当前位置:网站首页>[statistical learning method] learning notes - support vector machine (Part 2)

[statistical learning method] learning notes - support vector machine (Part 2)

2022-07-07 12:34:00 Sickle leek

3. Nonlinear support vector machine and kernel function

Nonlinear support vector machines , Its main feature is the use of nuclear technology (kernel trick).

3.1 Nuclear skills

  1. Nonlinear classification problem 、
    Nonlinear classification problem refers to the problem that can be well classified by using nonlinear models .
    Generally speaking , For a given training data set T = { ( x 1 , y 1 ) , ( x 2 , y 2 ) , . . . , ( x N , y N ) } T=\{(x_1, y_1), (x_2, y_2), ..., (x_N, y_N)\} T={ (x1,y1),(x2,y2),...,(xN,yN)}, among , example x i x_i xi Belongs to input space , x i ∈ X = R n x_i\in \mathcal{X}=R^n xiX=Rn, There are two corresponding class tags y i ∈ y = { − 1 , + 1 } , i = 1 , 2 , . . . , N y_i\in \mathcal{y}=\{-1, +1\}, i=1,2,...,N yiy={ 1,+1},i=1,2,...,N. If it works R n R^n Rn One of them Hypersurface Divide the positive and negative examples correctly , Call this problem Nonlinear separable problems .
     Examples of nonlinear classification problems and kernel techniques
    The classification problem of the left graph cannot be solved by using straight lines ( Linear model ) Separate positive and negative instances correctly , But you can use an elliptic curve ( Nonlinear models ) Separate them correctly .

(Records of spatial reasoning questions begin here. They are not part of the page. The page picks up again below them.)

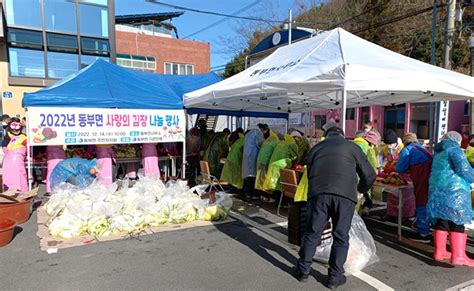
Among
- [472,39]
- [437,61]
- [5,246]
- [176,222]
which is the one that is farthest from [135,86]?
[437,61]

If you can use a hypersurface to correctly separate positive and negative examples , This problem is called a nonlinear separable problem . Nonlinear problems are often difficult to solve , So I hope to solve this problem by solving the linear classification problem . The method adopted is a nonlinear transformation , Transform nonlinear problems into linear problems . Solve the original problem by solving the linear problem .
Let the original space be X ⊂ R 2 , x = ( x ( 1 ) , x ( 2 ) ) T ∈ X \mathcal{X}⊂R^2,x=(x^{(1)},x^{(2)})^T\in \mathcal{X} XR2,x=(x(1),x(2))TX, The new space is Z ⊂ R 2 \mathcal{Z}⊂R^2 ZR2, z = ( z ( 1 ) , z ( 2 ) ) T ∈ Z z=(z^{(1)},z^{(2)})^T∈\mathcal{Z} z=(z(1),z(2))TZ, Define the mapping from the original space to the new space : z = ϕ ( x ) = ( ( x ( 1 ) ) 2 , ( x ( 2 ) ) 2 ) T z=ϕ(x)=((x^{(1)})^2,(x^{(2)})^2)^T z=ϕ(x)=((x(1))2,(x(2))2)T
Then the ellipse of the original space w 1 ( x ( 1 ) ) 2 + w 2 ( x ( 2 ) ) 2 + b = 0 w_1(x^{(1)})^2+w_2(x^{(2)})^2+b=0 w1(x(1))2+w2(x(2))2+b=0
Transform into a straight line in the new space w 1 z ( 1 ) + w 2 z ( 2 ) + b = 0 w_1z^{(1)}+w_2z^{(2)}+b=0 w1z(1)+w2z(2)+b=0

Nuclear techniques are applied to SVM, The basic idea is to input space through a nonlinear transformation ( European space R n R^n Rn Or discrete sets ) Corresponding to a feature space ( Hilbert space H \mathcal{H} H), Make the input space R n R^n Rn The hypercurved surface in corresponds to the feature space H \mathcal{H} H Hyperplane model of ( Support vector machine ). such , The learning task of classification problem is to solve linear in feature space SVM You can do it .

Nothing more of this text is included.